Dr Tonkin then became a member of the South Australian Medical Board from 2009 and, when a new national board responsible for registration and regulation of all doctors in Australia was launched

in 2010, she continued as a South Australian representative. She then joined the National Board in 2015 and was appointed Chair of the Medical Board of Australia in 2018.

“It marked a different phase of my career, towards the end of my clinical career after having practised at the Royal Adelaide Hospital for more than 25 years, but I enjoyed the challenges that come with decision-making at the highest level,” says Dr Tonkin.

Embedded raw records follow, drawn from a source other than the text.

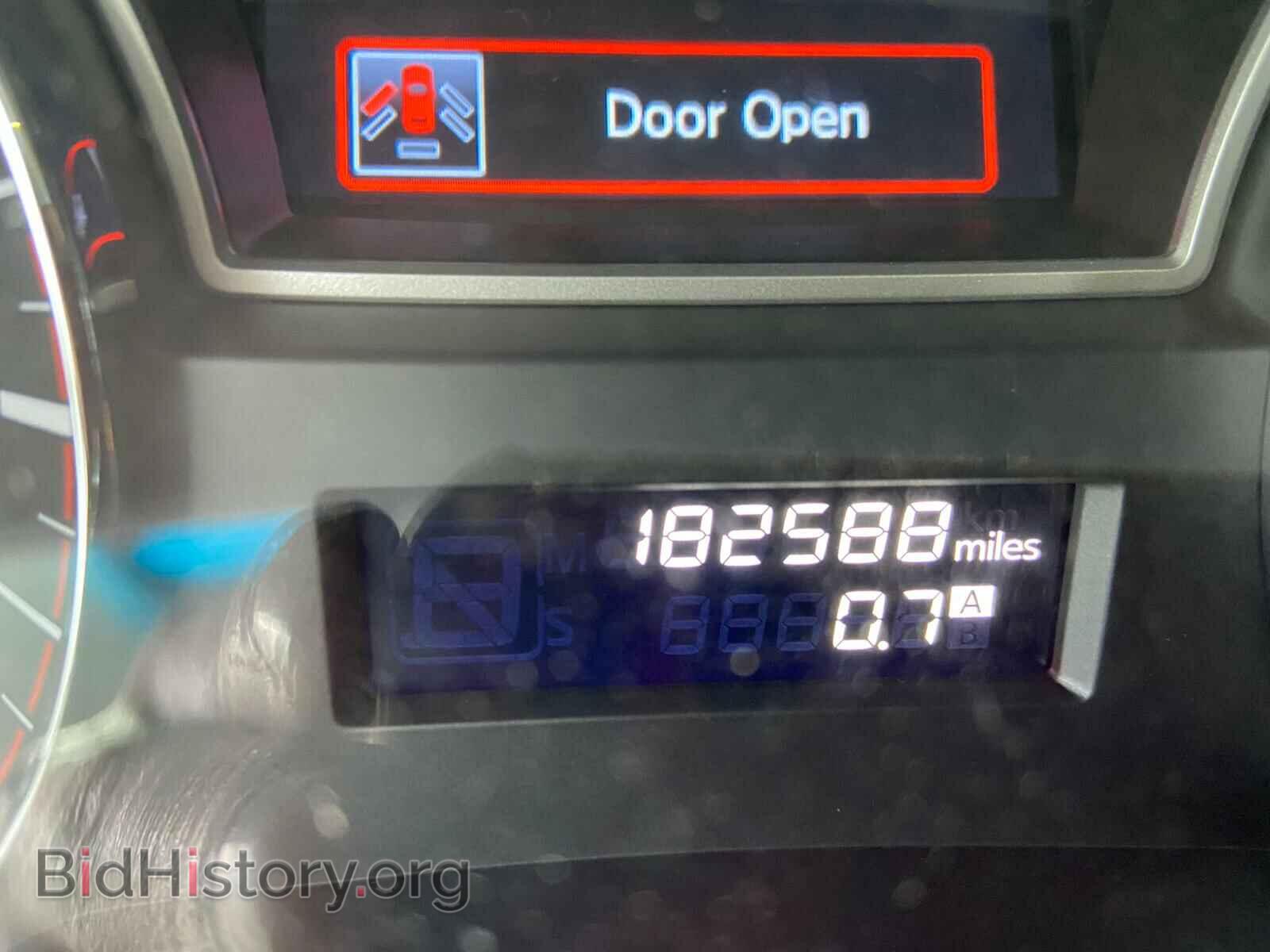 2013 NISSAN PATHFINDER - VIN: 5N1AR2MMXDC678550 - Фото 4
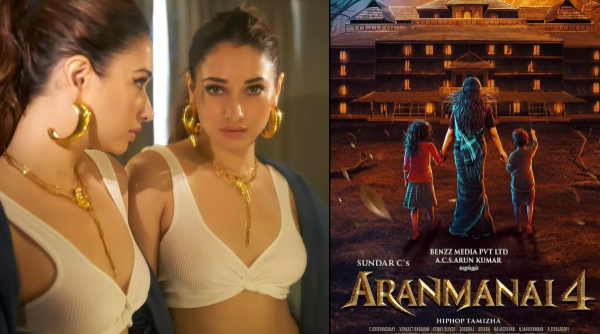 Aranmanai 4  release date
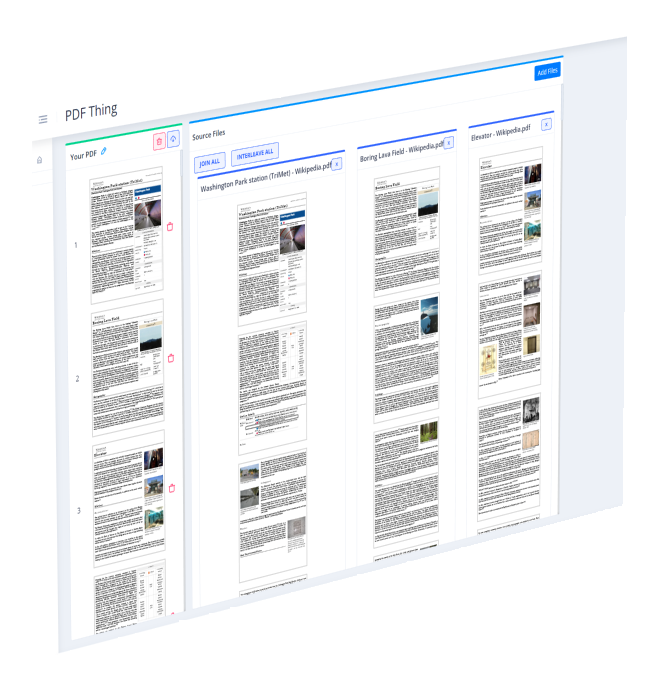 PDF Thing
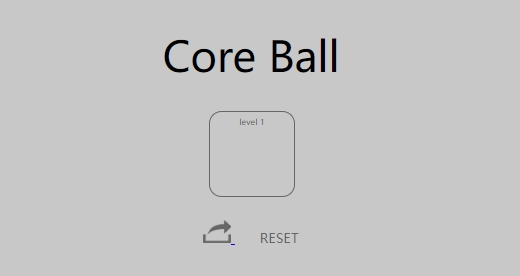 coreball 1 coreball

“My brain probably works that way quite naturally, but it has definitely been enhanced by my training and the experiences I had as a young practitioner. I’ve been able to carry everything I’ve learned over to the medical boards, and even though it’s focused on a totally different kind of regulation, it still requires me to look at a lot of information and distil the important parts quite quickly. It certainly helps that I’ve learned to read very quickly, which is especially useful when some of our medical board meetings have agendas that are 3,000-pages long. It’s not for everybody, but I love it.”